音楽ビデオを24時間流し続けるプログラムとして、アメリカの若い世代や時代の空気を変えてしまうことは必至の画期的な出来事だった。
記念すべき最初に放映されたビデオクリップ(※1)がバグルスの『Video Killed the Radio Star』だったことは、今や洒落た伝説だ。
これによって、まず「MTVが観たいからCATVに加入する」という現象が起き始める。当初は田舎町から始まった動きが、1983年にはNYやLAといった大都市でも開局に至った。

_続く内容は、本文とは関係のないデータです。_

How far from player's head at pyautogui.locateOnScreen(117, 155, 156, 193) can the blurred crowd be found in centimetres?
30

※1:1981年8月1日の放送初日、集まったビデオはたったの165本。そのうち30本がロッド・スチュワートのビデオだった。他に多くを占めたのはイギリスの新人バンドのクリップ。これらはアメリカの地上波TV向けのプロモーションツールとして作っていたため、集めやすかった。
MTVが起こした「第二次ブリティッシュ・インヴェイジョン」
音楽を取り巻く環境やマーケティングも変わる。レコード会社にとってMTVは、新たなプロモーションメディアに位置づけられた。

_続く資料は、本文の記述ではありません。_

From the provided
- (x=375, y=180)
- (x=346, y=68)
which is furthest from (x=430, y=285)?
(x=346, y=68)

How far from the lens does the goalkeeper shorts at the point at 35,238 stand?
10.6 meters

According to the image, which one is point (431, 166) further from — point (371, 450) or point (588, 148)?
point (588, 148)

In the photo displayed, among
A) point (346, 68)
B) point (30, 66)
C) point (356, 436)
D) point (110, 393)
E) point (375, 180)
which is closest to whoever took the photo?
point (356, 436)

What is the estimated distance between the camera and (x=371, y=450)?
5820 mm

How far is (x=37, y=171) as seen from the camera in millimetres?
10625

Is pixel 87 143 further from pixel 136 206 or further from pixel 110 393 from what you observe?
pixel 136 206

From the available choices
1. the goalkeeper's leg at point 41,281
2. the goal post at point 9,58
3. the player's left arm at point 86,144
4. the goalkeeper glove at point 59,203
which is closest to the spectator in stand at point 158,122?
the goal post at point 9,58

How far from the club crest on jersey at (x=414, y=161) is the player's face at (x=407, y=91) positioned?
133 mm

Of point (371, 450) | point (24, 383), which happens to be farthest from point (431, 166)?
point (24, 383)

つまり、売り出したいアーティストがいたら、これまでのように地道に各地をツアーで回るようなリスクや時間を取らなくても、印象的なビデオクリップさえ制作すれば、それ以上の効果が素早く期待できるようになったのだ。
特にデジタル機材を活用したポップなサウンドと、華やかなヴィジュアル性に富んだ英国の若手アーティスト(デュラン・デュランやカルチャー・クラブなど)がその恩恵を受けた。
英国勢がヒットチャートを独占するいわゆる「第二次ブリティッシュ・インヴェイジョン」と呼ばれる動きは、MTVがなければ起こらなかったムーヴメントだった。音楽は、聴くものから“観る”時代になった。
画面の中で軽快に喋ったりクリップを紹介したりするビデオ・ジョッキー(マーク・グッドマン、J.J.ジャクソン、ニナ・ブラックウッドなど)がMTV黄金期のムード形成に果たした役割も忘れてはならない。
音楽を視覚的に流すという拡散力は凄まじく、MTVは一気に若者文化/ポップカルチャーの主役に躍り出た。